この記事では、「日進月歩」と「日々精進」の違いを分かりやすく説明していきます。
「日進月歩」とは?
「日進月歩」は、中国の思想家である荀子の思想の中にあり、日進という部分が人徳によって成長することを意味します。
ただし、日進という急速な成長は、人格に優れた人物であり周囲の手助けを借りて急速に成長するものを意味すると荀子は述べているため、「日進月歩」はいわば、人格者のみが自分の人徳を利用して自らを急成長させるということになります。
よって、日本に「日進月歩」という言葉が広がった際には、人徳という部分が欠落していて、単に急速に成長するという意味しかありません。
「日々精進」とは?
「日々精進」は、「日進月歩」が飛び級で急成長するようなものであるに対して、こちらはコツコツと努力して一歩一歩成長するという意味です。
よって、飛び級で急成長こそできませんが、着実にだんだんと成長する様子から、日本人が好む言葉として定着した言葉になります。
この言葉の反対の言葉が、何の努力もしないという意味を持つ「一暴十寒」という四字熟語になります。
「日進月歩」と「日々精進」の違い
両者の違いは、中国の思想家の考えをもとにした言葉であるか、日本人の思想を取り入れた四字熟語であるかです。

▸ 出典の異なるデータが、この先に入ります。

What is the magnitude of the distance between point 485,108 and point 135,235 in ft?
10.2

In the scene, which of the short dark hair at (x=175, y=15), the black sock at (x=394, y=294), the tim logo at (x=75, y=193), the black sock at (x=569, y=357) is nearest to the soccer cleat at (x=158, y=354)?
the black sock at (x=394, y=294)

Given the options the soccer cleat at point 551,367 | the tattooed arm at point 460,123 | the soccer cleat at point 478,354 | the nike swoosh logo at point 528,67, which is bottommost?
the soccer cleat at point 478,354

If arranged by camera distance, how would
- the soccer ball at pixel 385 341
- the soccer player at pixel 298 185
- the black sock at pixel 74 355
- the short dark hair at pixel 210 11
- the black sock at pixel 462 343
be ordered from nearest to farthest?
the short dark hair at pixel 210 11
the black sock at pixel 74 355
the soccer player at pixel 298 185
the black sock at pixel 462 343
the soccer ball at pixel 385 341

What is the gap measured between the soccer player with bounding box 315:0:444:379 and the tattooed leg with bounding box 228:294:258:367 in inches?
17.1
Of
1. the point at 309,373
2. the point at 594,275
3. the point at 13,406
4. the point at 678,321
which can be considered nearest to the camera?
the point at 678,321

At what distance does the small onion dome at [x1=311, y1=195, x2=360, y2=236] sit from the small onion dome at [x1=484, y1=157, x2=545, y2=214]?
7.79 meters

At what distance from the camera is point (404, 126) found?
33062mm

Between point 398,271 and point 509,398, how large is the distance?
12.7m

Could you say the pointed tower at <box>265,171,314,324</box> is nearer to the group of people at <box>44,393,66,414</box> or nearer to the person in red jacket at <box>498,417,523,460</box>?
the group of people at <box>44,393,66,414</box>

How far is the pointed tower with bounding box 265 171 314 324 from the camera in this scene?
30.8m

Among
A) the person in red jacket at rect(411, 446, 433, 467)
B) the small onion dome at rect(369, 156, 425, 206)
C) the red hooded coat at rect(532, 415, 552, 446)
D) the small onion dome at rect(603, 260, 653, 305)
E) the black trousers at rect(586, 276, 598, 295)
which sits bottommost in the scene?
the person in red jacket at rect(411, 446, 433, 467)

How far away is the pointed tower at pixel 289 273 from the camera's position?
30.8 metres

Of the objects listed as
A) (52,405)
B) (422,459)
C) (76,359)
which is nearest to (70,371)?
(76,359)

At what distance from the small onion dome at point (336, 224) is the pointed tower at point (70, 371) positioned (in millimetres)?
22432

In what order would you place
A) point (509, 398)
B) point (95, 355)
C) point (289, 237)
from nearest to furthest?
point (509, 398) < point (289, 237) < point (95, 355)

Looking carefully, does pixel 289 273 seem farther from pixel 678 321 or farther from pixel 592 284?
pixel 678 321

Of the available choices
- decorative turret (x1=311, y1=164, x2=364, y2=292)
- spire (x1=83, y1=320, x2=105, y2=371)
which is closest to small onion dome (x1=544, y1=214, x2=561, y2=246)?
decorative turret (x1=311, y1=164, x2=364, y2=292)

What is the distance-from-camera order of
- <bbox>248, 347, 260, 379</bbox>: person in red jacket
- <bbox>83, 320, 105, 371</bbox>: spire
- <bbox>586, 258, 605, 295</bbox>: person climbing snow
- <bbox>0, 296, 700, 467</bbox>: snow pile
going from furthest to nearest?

そのうえで両者の位置が違う点も着目すべくポイントで、「日進月歩」は、飛び級で急成長することであるに対して、「日々精進」は、飛び級こそできませんが日頃の努力によって確実に成長することになるため、両者の違いは成長するスピードでもあるのです。
まとめ
「日進月歩」については、中国の思想家の考えをもとに言葉が構成されており、日進が、人徳を指し、月の歩みがものすごく高速な速度で成長することを意味する言葉になります。
ただ、この言葉、本来は、人徳者であるがゆえ、周囲が手助けをして人徳者の成長を急成長させるというものなので、言い方としては、人徳がある者だけが急激に成長するという解釈になります。
よって、現在の日本で使用されている「日進月歩」については、人格者が急激に成長をするという部分が欠落しているのです。
一方、「日々精進」は、日本人が受け入れた思想の一つで、飛び級という概念こそありませんが、常日頃から努力していれば恐らく成長するだろうという思想です。
両者とも思想になるんですが、中国の方の思想は、手助けをしてもらって成長するという概念が実は存在していて、それらは人格者でないと誰もその人物を助けないため急成長は望めないというかなりシビアな考え方です。
ちなみに、荀子の思想は、儒教の思想ゆえ、かなりシビアなものが大変多く、人間は生まれた瞬間から悪人だというのもシビアすぎる考え方になり、人間という生き物自体がすべてにおいて生まれた瞬間から悪人だというシビアな書籍を作り上げ、孟子という人物に対してことごとく反対の意見の書物を作り上げました。